Course Prerequisites
An introductory course in probability and statistics (STATS 67). Courses in calculus (MATH 2B), linear algebra (MATH 3A or I&C SCI 6N), and discrete mathematics (I&C SCI 6B, I&C SCI 6D). Homework assignments require some Python programming experience, and knowledge about basic data structures and algorithms.
Reference Materials
There is no required textbook for CS178. The lecture calendar links to supplemental notes for some topics.
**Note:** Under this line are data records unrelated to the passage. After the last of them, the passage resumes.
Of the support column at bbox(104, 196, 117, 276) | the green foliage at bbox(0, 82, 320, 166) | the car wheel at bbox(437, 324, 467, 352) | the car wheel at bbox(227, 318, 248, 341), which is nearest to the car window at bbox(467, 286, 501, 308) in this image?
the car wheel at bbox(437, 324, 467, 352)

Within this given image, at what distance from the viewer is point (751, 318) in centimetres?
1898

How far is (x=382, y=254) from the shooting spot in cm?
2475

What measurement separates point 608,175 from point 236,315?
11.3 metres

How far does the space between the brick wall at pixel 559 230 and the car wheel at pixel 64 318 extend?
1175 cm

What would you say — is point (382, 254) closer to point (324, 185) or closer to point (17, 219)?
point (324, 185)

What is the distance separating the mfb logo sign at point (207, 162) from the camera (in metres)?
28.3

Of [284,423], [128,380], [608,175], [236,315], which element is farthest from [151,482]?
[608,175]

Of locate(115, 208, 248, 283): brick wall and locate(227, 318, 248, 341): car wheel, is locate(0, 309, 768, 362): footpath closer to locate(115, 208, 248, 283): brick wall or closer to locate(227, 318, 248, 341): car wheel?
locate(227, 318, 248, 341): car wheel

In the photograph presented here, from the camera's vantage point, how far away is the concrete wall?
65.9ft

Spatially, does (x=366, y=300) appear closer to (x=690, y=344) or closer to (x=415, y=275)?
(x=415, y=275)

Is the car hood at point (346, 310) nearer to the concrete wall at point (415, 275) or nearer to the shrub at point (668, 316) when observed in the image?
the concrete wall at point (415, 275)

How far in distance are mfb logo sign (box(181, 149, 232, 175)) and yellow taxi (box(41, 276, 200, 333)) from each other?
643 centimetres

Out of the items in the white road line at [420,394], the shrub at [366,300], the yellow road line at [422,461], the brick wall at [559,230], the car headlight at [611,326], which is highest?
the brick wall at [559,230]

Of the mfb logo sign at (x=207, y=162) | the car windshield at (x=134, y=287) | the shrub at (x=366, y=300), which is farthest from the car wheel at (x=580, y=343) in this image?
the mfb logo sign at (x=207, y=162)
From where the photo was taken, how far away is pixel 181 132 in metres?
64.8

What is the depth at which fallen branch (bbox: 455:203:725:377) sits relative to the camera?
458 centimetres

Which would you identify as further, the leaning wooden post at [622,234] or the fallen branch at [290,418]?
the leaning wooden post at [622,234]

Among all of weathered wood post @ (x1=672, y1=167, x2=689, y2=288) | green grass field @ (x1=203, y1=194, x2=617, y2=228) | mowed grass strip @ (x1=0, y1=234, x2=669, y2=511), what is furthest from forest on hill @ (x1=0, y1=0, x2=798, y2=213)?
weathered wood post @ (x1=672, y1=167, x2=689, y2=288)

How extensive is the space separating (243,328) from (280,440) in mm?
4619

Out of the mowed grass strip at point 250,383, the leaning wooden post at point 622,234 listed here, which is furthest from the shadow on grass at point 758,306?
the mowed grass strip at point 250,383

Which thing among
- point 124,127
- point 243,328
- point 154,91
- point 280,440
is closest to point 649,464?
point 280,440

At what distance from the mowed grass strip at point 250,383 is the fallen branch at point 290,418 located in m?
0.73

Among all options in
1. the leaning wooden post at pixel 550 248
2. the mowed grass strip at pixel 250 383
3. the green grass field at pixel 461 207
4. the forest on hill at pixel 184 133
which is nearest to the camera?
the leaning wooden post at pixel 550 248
Lectures are generally self-contained, but for additional background reading, the following references are freely available online:
- Daume, A Course in Machine Learning Links to an external site..
- Barber, Bayesian Reasoning and Machine Learning Links to an external site..
- Hastie, Tibshirani, and Friedman, The Elements of Statistical Learning Links to an external site..
- MacKay, Information Theory, Inference, and Learning Algorithms Links to an external site..
The following print textbooks are good quality, but in some cases more advanced or mathematical than this course:
- Bishop, Pattern Recognition and Machine Learning Links to an external site..
- Murphy, Machine Learning: A Probabilistic Perspective Links to an external site..
- Duda, Hart, and Stork, Pattern Classification Links to an external site..
- Rogers and Girolami, A First Course in Machine Learning Links to an external site..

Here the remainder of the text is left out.